Encourage participating agents to meet with you to gather information needed for the bid. It is also your chance to get to know the agents. Good agents will request these meetings. They will want to spend some time with you and the other decision makers.

This is the agent’s chance to learn about you. You also have the opportunity to see how the agent thinks and how he or she approaches the business. Competing agents may request different information or additional documents. Do your best to comply. I would urge you not to tell other agents (or your current agent) what information their competitors requested. Exposure identification is an important part of what an agent is expected to do. Tipping the hand of one agent hurts the competitive process.

Don’t play favorites with the agents. If you’re going to do that, why bother involving the others?

Bid Presentation

In the beginning of the bid process, you gave each agent a deadline. Allow agents to present their bids in any format they wish. Some will email, some will mail, and some will present in person.

Here’s another opportunity to learn about how the agent approaches the business.

Comparing Bids

Now comes the hard part. You have to compare the different proposals. I use two tools. One is objective. The other is subjective.

For coverage comparison, I find a matrix is useful. Make a chart with columns for each bid. Down the left side, list coverage limits and issues. A sample form is included in Appendix Two. You can also use the information in the various proposals for information on issues you should consider.

If you’re having trouble with the decision, here are a few subjective questions to ask yourself:

– Which agency would I like in my corner if there were a claim dispute with my insurance company?

– Which agent seems to be the most comfortable with the banking industry and the unique exposures that our bank presents?

– If my attorney had a question about my insurance coverage, which agent am I most confident would provide accurate information and assistance?

– If my administrative center were destroyed by a fire, which agent would I want on my team?

After Bid Interview

In cases where you are still undecided, it may be helpful to interview the agents again. Here are some general tips:

– Don’t divulge the other agents’ pricing.

– Don’t allow the agents to amend their price.

– What coverage is included in one proposal but absent from another?

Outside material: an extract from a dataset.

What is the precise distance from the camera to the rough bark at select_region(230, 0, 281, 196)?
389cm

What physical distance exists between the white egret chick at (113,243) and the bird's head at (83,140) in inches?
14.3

Ask the agents why there is a difference. “Bill, you didn’t include coverage for business income. Any reason why? Your competition included the coverage.”

– Affirm the service schedule that the agent promised. Will there be annual reviews, or will you meet quarterly?

Bid Ethics

The bid process is filled with opportunities for misunderstanding and abuse. As I’ve stated before, 85% of all insurance bids industry-wide result in the incumbent agent and insurer retaining the business. Many agents are no longer bidding insurance coverage because of the odds against them. Many choose to compete only on a broker/agent selection basis.

Here are some general thoughts about bidding:

– Treat all agents the same. Don’t play favorites.

– Promise the competing agents that the current agent will not get a “last shot” at the bid.

– Be upfront with each agent about your process and approach. Nobody can claim foul if the rules are spelled out ahead of time.